がんにかかったので、職場のみんなに迷惑をかけるから会社を辞めたい、と従業員が申し出てきた。


がんの手術を受け、2か月後に職場復帰したが、その後抗がん剤治療を受けるので、出張の多い営業職からしばらくはずしてほしい、といった申し出があった。


乳がんの手術をした女性従業員が、棚の上段の部品を取るのを辛そうにしている。 


がんの放射線治療で3か月間休職していた従業員から、職場復帰するに際して、体力が回復するまでの間、時差通勤及び短時間勤務できないかと相談された。


以前に胃がんで休職した部下がいたが、復職に際して、どのように対応してよいかわからなかった。

従業員ががんと宣告されたときに安易に退職を決めてしまわないように、がんに関する理解を促すとともに、誰もががんになりうるという前提で、両立支援に関する制度の導入などの職場環境を予め整備しておきましょう。

治療と仕事の両立支援のメリット

治療と仕事の両立を支援することは、従業員のみならず会社にとっても、また日本社会にとっても大きなメリットがあります。


事業者にとっては、従業員の健康状態に応じた就業上の措置を適切に行うことにより、事業者に課せられている健康配慮義務が果たせ、健康管理の充実が図れます。


従業員にとっては、疾病にかかったとしても、希望する場合は、治療に関する配慮が行われて疾病を憎悪させることなく仕事を続けることができ、定期的通院も滞りなくできて、継続治療を受けることが可能となります。

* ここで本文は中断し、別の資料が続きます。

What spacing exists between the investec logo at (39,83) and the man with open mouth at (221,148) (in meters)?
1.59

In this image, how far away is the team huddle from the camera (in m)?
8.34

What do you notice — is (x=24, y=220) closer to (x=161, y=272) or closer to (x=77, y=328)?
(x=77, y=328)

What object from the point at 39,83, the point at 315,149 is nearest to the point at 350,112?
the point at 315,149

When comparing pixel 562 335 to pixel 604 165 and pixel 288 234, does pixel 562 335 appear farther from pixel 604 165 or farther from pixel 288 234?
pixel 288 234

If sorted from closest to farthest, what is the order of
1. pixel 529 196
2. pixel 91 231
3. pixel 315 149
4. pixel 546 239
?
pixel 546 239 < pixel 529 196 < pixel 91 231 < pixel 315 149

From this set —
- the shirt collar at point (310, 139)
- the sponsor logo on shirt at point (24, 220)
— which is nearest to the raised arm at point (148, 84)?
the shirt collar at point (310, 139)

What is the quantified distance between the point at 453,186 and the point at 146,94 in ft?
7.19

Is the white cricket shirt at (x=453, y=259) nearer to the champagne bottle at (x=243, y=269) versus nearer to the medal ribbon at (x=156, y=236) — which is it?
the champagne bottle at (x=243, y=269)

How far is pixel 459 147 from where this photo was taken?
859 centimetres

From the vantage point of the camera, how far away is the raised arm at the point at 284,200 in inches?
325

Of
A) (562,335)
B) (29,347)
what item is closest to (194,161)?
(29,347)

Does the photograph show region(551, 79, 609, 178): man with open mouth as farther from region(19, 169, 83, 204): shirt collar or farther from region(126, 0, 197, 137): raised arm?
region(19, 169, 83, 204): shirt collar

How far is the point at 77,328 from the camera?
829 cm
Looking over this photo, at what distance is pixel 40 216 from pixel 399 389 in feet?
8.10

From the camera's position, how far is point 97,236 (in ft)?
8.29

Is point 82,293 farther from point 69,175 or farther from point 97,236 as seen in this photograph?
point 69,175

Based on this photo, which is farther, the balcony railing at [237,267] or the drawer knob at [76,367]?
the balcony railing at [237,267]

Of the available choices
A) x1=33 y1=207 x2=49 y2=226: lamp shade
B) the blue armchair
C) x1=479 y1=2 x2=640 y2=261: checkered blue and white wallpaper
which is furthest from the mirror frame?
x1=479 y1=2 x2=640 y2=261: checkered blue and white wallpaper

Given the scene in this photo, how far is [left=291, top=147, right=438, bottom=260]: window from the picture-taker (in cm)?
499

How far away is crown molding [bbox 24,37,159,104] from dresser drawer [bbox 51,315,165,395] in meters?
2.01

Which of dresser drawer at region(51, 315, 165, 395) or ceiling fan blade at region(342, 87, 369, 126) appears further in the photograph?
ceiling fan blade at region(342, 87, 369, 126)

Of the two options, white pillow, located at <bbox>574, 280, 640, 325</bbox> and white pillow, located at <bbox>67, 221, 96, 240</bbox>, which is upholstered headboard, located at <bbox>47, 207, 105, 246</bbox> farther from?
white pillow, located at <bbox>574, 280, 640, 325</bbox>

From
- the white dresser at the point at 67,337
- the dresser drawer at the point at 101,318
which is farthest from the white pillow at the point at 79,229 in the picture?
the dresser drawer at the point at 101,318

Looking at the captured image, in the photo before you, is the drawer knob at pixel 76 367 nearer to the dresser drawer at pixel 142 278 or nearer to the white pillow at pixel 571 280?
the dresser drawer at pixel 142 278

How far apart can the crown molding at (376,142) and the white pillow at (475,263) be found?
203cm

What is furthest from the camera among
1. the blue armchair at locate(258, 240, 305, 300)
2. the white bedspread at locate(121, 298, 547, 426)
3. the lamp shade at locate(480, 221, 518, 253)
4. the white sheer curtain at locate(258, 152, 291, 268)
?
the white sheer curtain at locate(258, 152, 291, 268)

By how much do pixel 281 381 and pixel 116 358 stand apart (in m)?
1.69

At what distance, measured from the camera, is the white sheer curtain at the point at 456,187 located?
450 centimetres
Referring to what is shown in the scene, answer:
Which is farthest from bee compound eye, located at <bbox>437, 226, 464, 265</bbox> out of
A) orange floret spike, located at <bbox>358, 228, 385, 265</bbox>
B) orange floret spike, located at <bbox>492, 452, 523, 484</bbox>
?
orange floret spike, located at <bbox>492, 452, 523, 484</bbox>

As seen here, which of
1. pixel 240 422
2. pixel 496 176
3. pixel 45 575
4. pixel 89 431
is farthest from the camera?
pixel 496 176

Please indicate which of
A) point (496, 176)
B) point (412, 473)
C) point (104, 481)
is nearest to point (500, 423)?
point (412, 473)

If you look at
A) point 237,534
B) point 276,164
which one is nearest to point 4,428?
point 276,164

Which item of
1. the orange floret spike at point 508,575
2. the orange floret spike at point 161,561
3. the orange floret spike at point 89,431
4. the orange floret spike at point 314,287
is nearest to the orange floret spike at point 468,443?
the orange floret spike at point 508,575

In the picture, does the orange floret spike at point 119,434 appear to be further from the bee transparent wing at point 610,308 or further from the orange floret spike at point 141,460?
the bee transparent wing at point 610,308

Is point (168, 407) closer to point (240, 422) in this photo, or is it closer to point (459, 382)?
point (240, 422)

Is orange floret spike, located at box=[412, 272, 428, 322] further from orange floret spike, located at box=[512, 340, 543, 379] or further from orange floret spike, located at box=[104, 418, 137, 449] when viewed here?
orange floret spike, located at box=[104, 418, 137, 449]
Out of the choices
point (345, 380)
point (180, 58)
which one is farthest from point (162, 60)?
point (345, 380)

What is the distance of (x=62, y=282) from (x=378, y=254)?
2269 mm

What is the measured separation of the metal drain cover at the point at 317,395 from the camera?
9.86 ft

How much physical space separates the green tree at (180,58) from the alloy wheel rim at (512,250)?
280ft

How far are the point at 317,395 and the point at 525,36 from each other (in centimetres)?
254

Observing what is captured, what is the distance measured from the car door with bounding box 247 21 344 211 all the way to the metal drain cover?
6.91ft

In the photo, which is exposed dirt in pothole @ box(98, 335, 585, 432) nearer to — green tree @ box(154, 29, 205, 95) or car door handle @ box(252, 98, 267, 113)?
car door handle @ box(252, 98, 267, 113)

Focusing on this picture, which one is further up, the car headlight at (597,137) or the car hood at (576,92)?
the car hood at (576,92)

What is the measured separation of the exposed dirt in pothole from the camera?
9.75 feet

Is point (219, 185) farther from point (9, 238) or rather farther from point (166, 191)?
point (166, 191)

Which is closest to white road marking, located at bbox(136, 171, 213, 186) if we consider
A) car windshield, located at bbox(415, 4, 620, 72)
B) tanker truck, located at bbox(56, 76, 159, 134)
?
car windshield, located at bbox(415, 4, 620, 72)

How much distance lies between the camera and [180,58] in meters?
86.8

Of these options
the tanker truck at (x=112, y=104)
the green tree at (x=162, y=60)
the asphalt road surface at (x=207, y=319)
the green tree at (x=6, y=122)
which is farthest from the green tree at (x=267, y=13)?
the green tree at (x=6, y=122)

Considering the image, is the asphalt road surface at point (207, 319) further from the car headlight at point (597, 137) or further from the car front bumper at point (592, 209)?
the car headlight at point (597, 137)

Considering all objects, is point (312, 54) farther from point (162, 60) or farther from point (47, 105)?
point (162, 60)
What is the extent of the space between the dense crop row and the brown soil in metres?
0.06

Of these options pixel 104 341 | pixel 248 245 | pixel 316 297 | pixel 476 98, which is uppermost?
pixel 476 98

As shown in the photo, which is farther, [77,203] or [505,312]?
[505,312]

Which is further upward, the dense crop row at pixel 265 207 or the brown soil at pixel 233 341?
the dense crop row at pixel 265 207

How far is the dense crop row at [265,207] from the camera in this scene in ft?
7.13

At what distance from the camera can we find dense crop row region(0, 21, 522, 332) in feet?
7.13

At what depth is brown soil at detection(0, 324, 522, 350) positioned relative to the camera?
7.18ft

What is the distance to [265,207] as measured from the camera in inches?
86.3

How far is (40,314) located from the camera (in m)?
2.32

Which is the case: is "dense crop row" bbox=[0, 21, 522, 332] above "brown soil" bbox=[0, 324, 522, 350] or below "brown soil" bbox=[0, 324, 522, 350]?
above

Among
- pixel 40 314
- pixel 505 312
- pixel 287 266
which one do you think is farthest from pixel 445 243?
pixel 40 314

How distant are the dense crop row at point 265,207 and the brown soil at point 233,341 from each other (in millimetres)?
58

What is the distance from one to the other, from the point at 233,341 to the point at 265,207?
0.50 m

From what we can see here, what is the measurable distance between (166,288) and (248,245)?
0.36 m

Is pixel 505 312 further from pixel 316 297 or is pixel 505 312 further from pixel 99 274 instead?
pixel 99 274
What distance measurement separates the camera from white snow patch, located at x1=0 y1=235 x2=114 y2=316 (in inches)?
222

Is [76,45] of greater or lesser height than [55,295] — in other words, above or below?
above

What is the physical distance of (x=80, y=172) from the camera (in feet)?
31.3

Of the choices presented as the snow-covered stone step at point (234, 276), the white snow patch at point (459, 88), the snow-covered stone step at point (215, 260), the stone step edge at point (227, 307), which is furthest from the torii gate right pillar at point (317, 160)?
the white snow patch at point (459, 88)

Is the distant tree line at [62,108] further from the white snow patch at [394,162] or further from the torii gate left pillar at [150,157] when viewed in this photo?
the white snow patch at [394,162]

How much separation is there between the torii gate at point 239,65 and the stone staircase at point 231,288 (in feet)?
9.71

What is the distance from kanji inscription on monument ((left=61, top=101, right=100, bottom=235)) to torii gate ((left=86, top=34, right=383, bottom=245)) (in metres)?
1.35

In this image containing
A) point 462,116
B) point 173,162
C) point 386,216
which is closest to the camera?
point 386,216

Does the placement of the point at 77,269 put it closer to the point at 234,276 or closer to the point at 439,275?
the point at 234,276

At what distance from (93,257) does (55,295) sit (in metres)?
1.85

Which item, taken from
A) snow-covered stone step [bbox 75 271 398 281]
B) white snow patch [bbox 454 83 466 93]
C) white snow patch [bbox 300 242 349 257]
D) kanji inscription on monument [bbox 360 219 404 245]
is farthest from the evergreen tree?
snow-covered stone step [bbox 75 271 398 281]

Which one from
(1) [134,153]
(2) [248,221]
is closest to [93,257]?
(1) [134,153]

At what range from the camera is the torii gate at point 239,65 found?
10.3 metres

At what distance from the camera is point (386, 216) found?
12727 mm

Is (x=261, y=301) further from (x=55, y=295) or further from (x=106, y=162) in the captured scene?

企業にとっては、貴重な人材の喪失を防ぐことが可能となり、従業員を大事にする姿勢は他の従業員のモチベーションの向上や生産性の向上につながり、さらには「健康経営」や社会的責任(CSR)、従業員のワーク・ライフ・バランスの推進といった効果が期待されます。

事業場でまずはじめる事は…

“治療と仕事の両立を実現しやすい職場風土を醸成する”こと

がんに罹患した従業員から就労継続の申し出があった時の治療への配慮等が円滑に進むよう、職場風土の醸成を図りましょう。

事業者による基本方針の表明と従業員への周知

治療と仕事の両立を支援することを表明し、具体的な対応方法等の事業場内ルールについて衛生委員会において調査審議のうえ、労働者に周知しましょう。

がんに対する普及・啓発教育

がんに対する正しい知識の普及・啓発のための教育を行い、がんの治療と仕事の両立が可能であることの理解を促しましょう。

相談窓口の明確化等

従業員が安心して相談・申出を行える相談窓口及び情報の取扱い等を明確にしましょう。

就業上の措置の徹底や柔軟な勤務を可能とする制度導入の検討

がんに罹患した従業員や治療中の従業員が就労を継続できるよう、職場の環境や作業方法を点検し、労働時間の削減や業務の転換等、適切な就業上の措置を行うことのほか、短時間の治療が定期的に繰り返される場合等に対応できる休暇・勤務制度を検討・導入しましょう。
また、時差出勤や短時間勤務等の申し出への対応等も予め検討しておきましょう。